Какой? Той, которой они жили раньше, ибо ничто новое не входит в их духовную жизнь и не изменяет ее. Возможность привычно продолжать ее, без помех со стороны, является для них высшею, не только личною, но и общечеловеческой ценностью, и поскольку революция упрямо требует от них действий, позиции, ответа на вопрос «за» или «против», постольку они в порядке самообороны переходят от ощущения своей чуждости революции к ощущению своей враждебности к ней». Критики смешивают доктора с грязью истории: «вот «ищущая истину одиночка» превращается в интеллигентного мешочника, желающего продолжить свое существование любыми средствами, вплоть до забвения того, что он врач, вплоть до сокрытия этого в годы всенародных бедствий, болезней, эпидемий…»[136]
Современный биограф–апологет Пастернака в принципе подтверждает версию его критиков об эгоизме героя, который оправдан автором: «Доктор Живаго» — книга о том, как логика судьбы, частная логика биографии поэта организует реальность ради того, чтобы на свет появились шедевры — единственное оправдание эпохи. Вся русская революция затеялась для того (или если угодно, потому), что Юрия Живаго надо было свести с Ларой, чтобы осуществилось чудо их уединенной любви в Варыкине, чтобы написаны были «Зимняя ночь», «Свидание» и «Рождественская звезда»[137]. Если бы эти три стихотворения были единственным достижением эпохи – тогда и Живаго, и его апологеты были бы правы. Но если это не так, то эта философия – гиперэгоизм.
Среди революционных бедствий и воинствующего коллективизма доктор формулирует свой социальный идеал: «В том, сердцем задуманном, новом способе существования и новом виде общения, которое называется царством божьим, нет народов, есть личности», — говорит доктор Живаго на одной из страниц романа, говорит еще безотносительно к своему будущему существованию в годы гражданской войны»[138]. Кредо доктора Живаго – индивидуализм и персонализм. А это – уже не просто обсуждение роли интеллигенции в революции. Это – программа для либеральной интеллигенции 50–70–х гг. ХХ в.
И это – точка размежевания уже не с персонажем, а с автором: «В Вашем представлении доктор Живаго – это вершина духа русской интеллигенции.
В нашем представлении – это ее болото»[139].
Рецензия редсовета «Нового мира», при всей своей критичности и понятном «социальном заказе», оставляет все же впечатление некоторой двойной игры. Авторы рецензии так подробно пересказывают, каким образом Пастернак представляет революцию озверением, что трудно избавиться от ощущения – они хотят донести крамольные мысли Пастернака хотя бы до будущих поколений. Даже не будучи согласными с этой картиной полностью.
Как интеллигенты, члены редколлегии «Нового мира» с антипатией относились к цензуре, они стремились сохранить для истории весь роман Пастернака (даже если его придется публиковать с купюрами). Нет лучшей возможности сохранить рискованные места, чем перечислить их в документе, обреченном на вечное хранение в архиве. А значит, на публикацию в будущем. Но в 1956 г. никто не думал, что этот, в общем секретный по своему жанру документ будет опубликован в центральной печати всего через два года.

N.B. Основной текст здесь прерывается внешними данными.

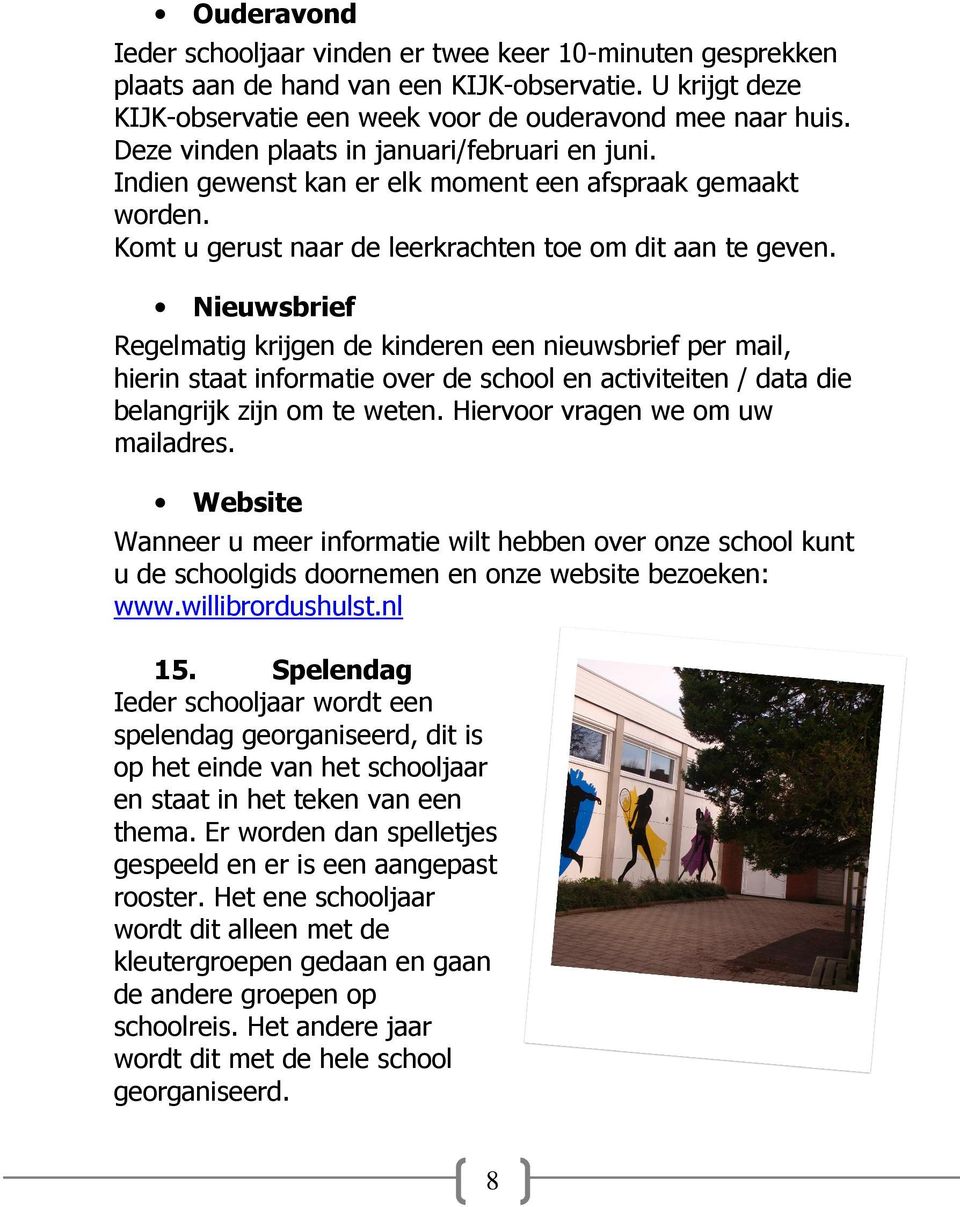 Nieuwsbrief Regelmatig krijgen de kinderen een nieuwsbrief per mail, hierin staat informatie over de school en activiteiten / data die belangrijk zijn om te weten. Hiervoor vragen we om uw mailadres.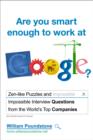 Are You Smart Enough to Work at Google? : Fiendish Puzzles and Impossible Interview Questions from the World's Top Companies - Book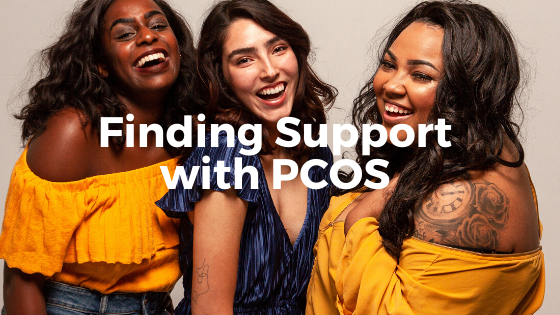 Finding Support with PCOS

Передача романа на Запад и последовавший за этим отказ «Нового мира» напечатать его не привели к немедленным громам и молниям на голову Пастернака. Государство еще пыталось предотвратить скандал, воздействовать на Фельтринелли… Но роман – не воробей, вылетит – не поймаешь.
В ноябре 1957 г. «Доктор Живаго» вышел в Италии, и началось его триумфально–ажиотажное шествие по миру. В 1958 г. он был выдвинут на Нобелевскую премию. Пошел обратный отсчет грандиозного скандала – роман, достойный Нобелевской премии, не может быть опубликован в СССР[140].
В мае 1958 г. вопрос о публикации романа обсуждался на Секретариате СП, причем прогрессисты предлагали даже опубликовать его, но с комментариями. Однако это предложение было уже неприемлемым. Запад не мог стать судьей в отечественных литературных спорах.